I just went through lecture 9, and I’m having a bit of trouble seeing how the three main components fit together (UNET, VAE, CLIP). Maybe this will be clarified in later lectures and I’m getting ahead of myself, but if not can someone please clarify?
My understanding is that we use a UNET to learn the noise of purposely noised images. I understand that VAE is for compressing images so that we can work in lower dimensions. And I think I understand that CLIP allows us to train on both text and images so that their embeddings make sense simultaneously. But how are these things combined?
Are all 3 components trained separately and then combined somehow?
Do we first train VAE to learn latents, then plug those into CLIP to learn text and image latent embeddings, and finally apply noise to the latent embeddings and train a UNET to learn the noise?
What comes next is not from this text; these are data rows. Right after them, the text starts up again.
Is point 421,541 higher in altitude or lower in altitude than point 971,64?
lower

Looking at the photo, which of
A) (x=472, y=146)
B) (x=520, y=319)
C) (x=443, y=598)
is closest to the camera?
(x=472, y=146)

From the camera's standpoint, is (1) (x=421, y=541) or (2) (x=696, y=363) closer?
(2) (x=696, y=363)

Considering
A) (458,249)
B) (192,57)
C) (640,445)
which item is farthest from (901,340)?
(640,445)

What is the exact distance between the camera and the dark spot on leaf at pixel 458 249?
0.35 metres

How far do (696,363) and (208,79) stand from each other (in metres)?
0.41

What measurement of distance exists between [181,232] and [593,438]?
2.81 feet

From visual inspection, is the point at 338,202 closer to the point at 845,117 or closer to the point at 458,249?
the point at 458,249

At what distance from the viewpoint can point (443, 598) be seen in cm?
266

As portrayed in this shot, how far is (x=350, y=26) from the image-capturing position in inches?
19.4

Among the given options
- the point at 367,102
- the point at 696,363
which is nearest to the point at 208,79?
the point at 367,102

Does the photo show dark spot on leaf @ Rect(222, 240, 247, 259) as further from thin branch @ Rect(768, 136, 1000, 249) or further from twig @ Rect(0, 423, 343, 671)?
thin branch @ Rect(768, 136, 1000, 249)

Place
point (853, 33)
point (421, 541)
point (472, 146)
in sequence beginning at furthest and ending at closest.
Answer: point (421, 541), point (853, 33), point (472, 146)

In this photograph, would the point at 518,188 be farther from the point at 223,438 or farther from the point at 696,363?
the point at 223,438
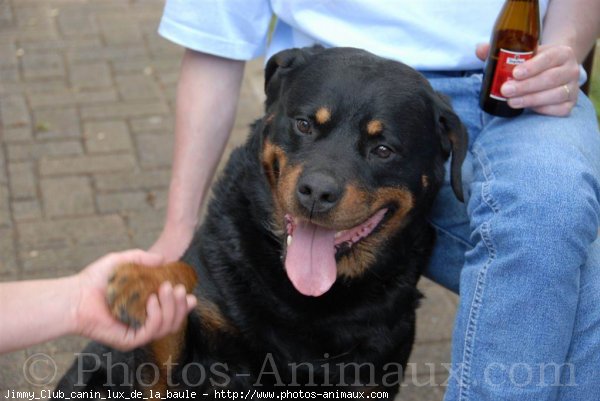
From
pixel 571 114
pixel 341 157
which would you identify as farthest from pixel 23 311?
pixel 571 114

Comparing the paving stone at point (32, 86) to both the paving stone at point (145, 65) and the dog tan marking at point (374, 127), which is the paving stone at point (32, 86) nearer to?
the paving stone at point (145, 65)

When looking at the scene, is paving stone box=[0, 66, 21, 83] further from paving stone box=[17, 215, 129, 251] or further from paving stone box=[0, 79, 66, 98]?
paving stone box=[17, 215, 129, 251]

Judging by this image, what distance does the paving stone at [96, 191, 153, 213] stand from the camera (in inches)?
179

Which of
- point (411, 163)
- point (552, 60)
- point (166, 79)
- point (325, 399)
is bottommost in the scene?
point (166, 79)

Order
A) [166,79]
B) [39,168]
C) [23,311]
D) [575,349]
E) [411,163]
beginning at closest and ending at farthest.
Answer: [23,311] < [575,349] < [411,163] < [39,168] < [166,79]

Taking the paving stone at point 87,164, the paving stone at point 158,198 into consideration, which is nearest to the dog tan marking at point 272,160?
the paving stone at point 158,198

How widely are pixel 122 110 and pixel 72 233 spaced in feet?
4.26

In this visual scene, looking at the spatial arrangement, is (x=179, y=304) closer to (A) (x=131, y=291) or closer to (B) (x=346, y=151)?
(A) (x=131, y=291)

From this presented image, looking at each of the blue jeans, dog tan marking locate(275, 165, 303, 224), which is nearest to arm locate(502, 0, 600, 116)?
the blue jeans

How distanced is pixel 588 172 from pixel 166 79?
3.79m

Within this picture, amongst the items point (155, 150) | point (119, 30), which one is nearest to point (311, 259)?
point (155, 150)

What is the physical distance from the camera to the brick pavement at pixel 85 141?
4.06m

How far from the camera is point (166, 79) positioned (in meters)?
5.84

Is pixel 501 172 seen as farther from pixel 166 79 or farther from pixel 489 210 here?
pixel 166 79
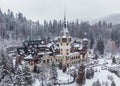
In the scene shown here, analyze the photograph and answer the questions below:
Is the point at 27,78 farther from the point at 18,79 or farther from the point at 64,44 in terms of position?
the point at 64,44

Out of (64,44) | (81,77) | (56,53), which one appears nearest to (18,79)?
(81,77)

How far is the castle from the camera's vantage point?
56750 mm

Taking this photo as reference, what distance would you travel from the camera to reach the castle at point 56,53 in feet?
186

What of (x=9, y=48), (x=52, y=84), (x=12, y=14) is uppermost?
(x=12, y=14)

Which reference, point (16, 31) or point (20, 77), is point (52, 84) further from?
point (16, 31)

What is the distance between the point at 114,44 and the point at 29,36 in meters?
24.5

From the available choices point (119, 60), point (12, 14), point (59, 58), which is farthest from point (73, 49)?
point (12, 14)

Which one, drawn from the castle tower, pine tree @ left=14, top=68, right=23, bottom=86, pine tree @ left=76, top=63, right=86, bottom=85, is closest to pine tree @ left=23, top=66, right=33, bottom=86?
pine tree @ left=14, top=68, right=23, bottom=86

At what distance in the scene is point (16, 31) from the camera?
281ft

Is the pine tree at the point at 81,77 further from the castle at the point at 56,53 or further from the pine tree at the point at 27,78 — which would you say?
the pine tree at the point at 27,78

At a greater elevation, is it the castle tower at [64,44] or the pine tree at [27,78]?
the castle tower at [64,44]

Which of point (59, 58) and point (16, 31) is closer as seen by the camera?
point (59, 58)

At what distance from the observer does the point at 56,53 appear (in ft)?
202

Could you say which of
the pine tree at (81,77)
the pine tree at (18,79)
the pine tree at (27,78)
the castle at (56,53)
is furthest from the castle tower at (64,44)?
the pine tree at (18,79)
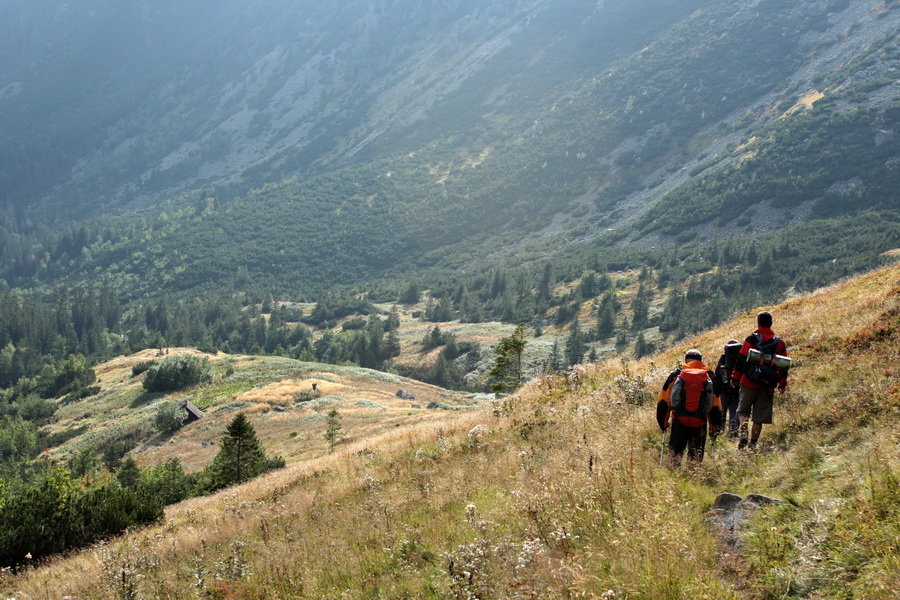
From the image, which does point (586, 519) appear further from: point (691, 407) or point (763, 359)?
point (763, 359)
What is the big picture here?
Your understanding for the most part is correct. Let me shed more light on this based on my understanding.
Let me first illustrate what happens right from the prompt till the end image generation.
Your text prompt (or input) is fed into a text encoder which is another neural network (CLIP).
The embeddings outputted by the text encoder is fed to the UNET along with random noise (in the latent space, i.e., “compressed” image, say latent_noise).
The UNET predicts the noise (say noise_pred) given the latent noise and text embedding.
latent_noise = latent_noise - sigma * noise_pred, where sigma is a factor decided by the scheduler at each inference step.
This updated latent_noise (which is more image-like, in the latent space, than the random noise we had before) is given as the input to the UNET and this process is repeated for num_inference_steps number of times to get the latent space image. This is turned to a “regular” image by the decoder in VAE.
Now, onto the specific components used here:
CLIP: The CLIP github page has an image that illustrates how CLIP works really well. Basically, its text encoder component gives out a vector such that the dot product of this vector with the vector produced by its image encoder component is high. This is not trained for a specific stable diffusion model, but a pre-trained model is used for the training of a SD model.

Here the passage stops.